Tip: We need to use the binomial distribution to find probabilities associated with numbers of successful (or failing) outcomes in which we do not know for certain the trials on which the successes (or failures) occur
Mean: \(\mu = np\)
Standard deviation: \(\sigma = \sqrt{np(1-p)}\)
Observations that are more than 2 standard deviations away from the mean are considered unusual:
Unusual if outside of \(\mu - 2\sigma\) and \(\mu + 2\sigma\)
Shape of Binomial Distribution
- For \(p < 0.5\): skew to the left
- For \(p > 0.5\): skew to the right
- For \(p = 0.5\): symmetric (centered at \(\mu\))
- For large \(n\), if \(np \geq 10\) and \(n(1-p) \geq 10\), the graph is approximately bell-shaped.
(Generated using online app https://istats.shinyapps.io/BinomialDist/)
Using R
For \(P(X = k)\):
dbinom(k, n, p)For \(P(X \leq k) = P(X < k+1) = P(X = 0) + P(X = 1) + \cdots + P(X = k)\):
pbinom(k, n, p, lower.tail = TRUE)(thelower.tail = TRUEcan be omitted)For \(P(X > k) = P(X \geq k+1) = 1 - P(X \leq k) = P(X = k+1) + \cdots + P(X = n)\):
pbinom(k, n, p, lower.tail = FALSE)For \(n!\):
factorial(n)For \(\binom{n}{k}\):
choose(n, k)
2.3.4 Solved Exercises
Exercise 1 How many ways can we select 3 volunteers from a group of 8?
\[ \binom{8}{3} = \frac{8!}{3!(8-3)!} = \frac{8 \times 7 \times 6}{3 \times 2 \times 1} = 56 \]
Exercise 2 (Combination Formula)
Survey five randomly selected employees and record the outcomes as “Y” (yes, they work remotely) or “N” (no, they don’t). Fill in the table below.
| # of “Y” | Outcomes (list all) | # of outcomes | \(\displaystyle \binom{5}{k} = \frac{5!}{k!(5-k)!}\) |
|---|---|---|---|
| \(k = 0\) | NNNNN | 1 | 1 |
| \(k = 1\) | YNNNN, NYNNN, NNYNN, NNNYN, NNNNY | 5 | 5 |
| \(k = 2\) | YYNNN, YNYNN, YNNYN, YNNNY, NYYNN, NYNYN, NYNNY, NNYYN, NNYNY, NNNYY | 10 | 10 |
| \(k = 3\) | YYYNN, YYNYN, YYNYY, YNYYN, YNYNY, YNNYY, NYYYY, NYYY, etc. | 10 | 10 |
| \(k = 4\) | YYYYN, YYYNY, YYNYY, YNYYY, NYYYY | 5 | 5 |
| \(k = 5\) | YYYYY | 1 | 1 |
Exercise 3
Find the probability of success of the Bernoulli trial with \(n\) trials, success probability \(p\), and the number of successes \(k\):
\[ P(X = k) = \binom{n}{k} p^k (1-p)^{n-k} \]
For example:
\[ \begin{aligned} P(X = 1) &= \binom{4}{1}(0.4)^1(0.6)^3 = 4(0.4)(0.216) = 0.3456 \\ P(X = 3) &= \binom{5}{3}(0.25)^3(0.75)^2 = 10(0.0156)(0.5625) = 0.0879 \end{aligned} \]
Exercise 4
For a binomial distribution with \(n = 5\), \(p = 0.6\).
(Assume that 60% of customers prefer online shopping.)

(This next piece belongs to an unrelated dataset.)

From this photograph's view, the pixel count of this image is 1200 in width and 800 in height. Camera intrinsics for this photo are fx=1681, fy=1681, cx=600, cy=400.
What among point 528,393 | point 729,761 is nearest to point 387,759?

(a) Formula for computing the probability of getting exactly \(k\) successes:
\[ P(X = k) = \binom{n}{k}p^k(1-p)^{n-k} = \frac{n!}{k!(n-k)!}p^k(1-p)^{n-k}, \quad k = 0,1,\dots,n \]

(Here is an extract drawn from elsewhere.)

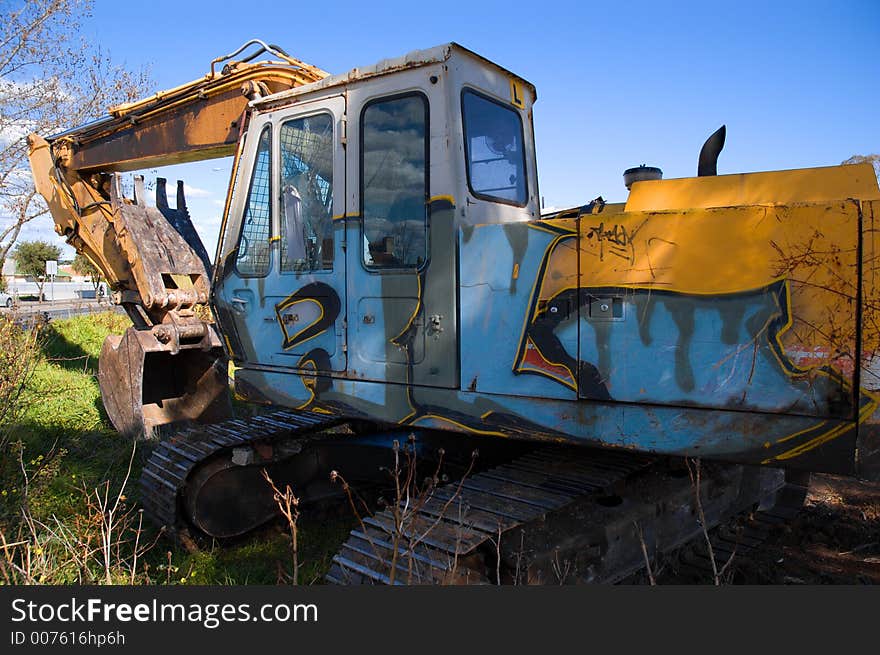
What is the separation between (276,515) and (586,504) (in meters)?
2.66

(b) Distribution table (rounded to 4 decimals):
| \(X\) | \(P(X = k)\) | \(P(X \le k)\) |
|---|---|---|
| 0 | 0.0102 | 0.0102 |
| 1 | 0.0768 | 0.0870 |
| 2 | 0.2304 | 0.3174 |
| 3 | 0.3456 | 0.6630 |
| 4 | 0.2592 | 0.9222 |
| 5 | 0.0778 | 1.0000 |
| Total | 1.0000 |
(c) Expected value:
\[ E[X] = n p = 5(0.6) = 3 \]
(d) Standard deviation:
\[ \sigma = \sqrt{n p (1-p)} = \sqrt{5(0.6)(0.4)} = \sqrt{1.2} = 1.095 \]
Exercise 5
About 40% of residents in a city own a cat. Suppose 15 residents are randomly selected.

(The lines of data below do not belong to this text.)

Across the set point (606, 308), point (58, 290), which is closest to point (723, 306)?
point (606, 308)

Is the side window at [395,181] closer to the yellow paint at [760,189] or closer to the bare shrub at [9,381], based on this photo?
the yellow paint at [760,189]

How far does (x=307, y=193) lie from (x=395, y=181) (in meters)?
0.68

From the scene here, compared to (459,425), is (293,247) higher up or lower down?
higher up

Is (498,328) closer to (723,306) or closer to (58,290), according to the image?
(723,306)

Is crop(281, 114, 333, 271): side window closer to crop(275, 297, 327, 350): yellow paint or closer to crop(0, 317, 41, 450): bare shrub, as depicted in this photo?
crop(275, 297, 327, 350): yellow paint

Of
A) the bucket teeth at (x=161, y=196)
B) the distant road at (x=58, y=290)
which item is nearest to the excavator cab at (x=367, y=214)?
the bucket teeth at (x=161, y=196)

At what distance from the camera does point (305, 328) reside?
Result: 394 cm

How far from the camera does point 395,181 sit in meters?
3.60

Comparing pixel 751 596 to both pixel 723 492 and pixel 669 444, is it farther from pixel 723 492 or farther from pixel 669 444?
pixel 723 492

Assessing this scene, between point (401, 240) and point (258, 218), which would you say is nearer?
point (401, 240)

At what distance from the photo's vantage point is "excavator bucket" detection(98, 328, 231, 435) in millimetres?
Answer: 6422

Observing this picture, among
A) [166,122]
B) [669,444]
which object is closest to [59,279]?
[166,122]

(a) Exactly five own a cat:
\[ P(X = 5) = \binom{15}{5}(0.40)^5(0.60)^{10} = 0.1859 \]
(b) Exactly twelve do not own a cat:
\[ P(X = 12) = \binom{15}{12}(0.60)^{12}(0.40)^3 = 0.0284 \]
(c) At least three own a cat:
\[ P(X \ge 3) = 1 - P(X \le 2) \]
(d) At most four own a cat:
\[ P(X \le 4) = \sum_{x=0}^{4} P(X = x) \]
(e) Between six and ten (inclusive) own a cat:
\[ P(6 \le X \le 10) = P(X \le 10) - P(X \le 5) \]
(f) Expected number of residents who own a cat:
\[ E[X] = n p = 15(0.4) = 6 \]
(g) Is it unusual if 13 out of 15 own a cat?
\[ P(X = 13) = \binom{15}{13}(0.40)^{13}(0.60)^2 \]
If this probability is very low (e.g., below 0.05), the event may be considered unusual.
(h) Is it unusual if 5 out of 15 own a cat?
\[ P(X = 5) = \binom{15}{5}(0.40)^5(0.60)^{10} \]
If the probability is moderate or higher (e.g., above 0.05), it would not be considered unusual.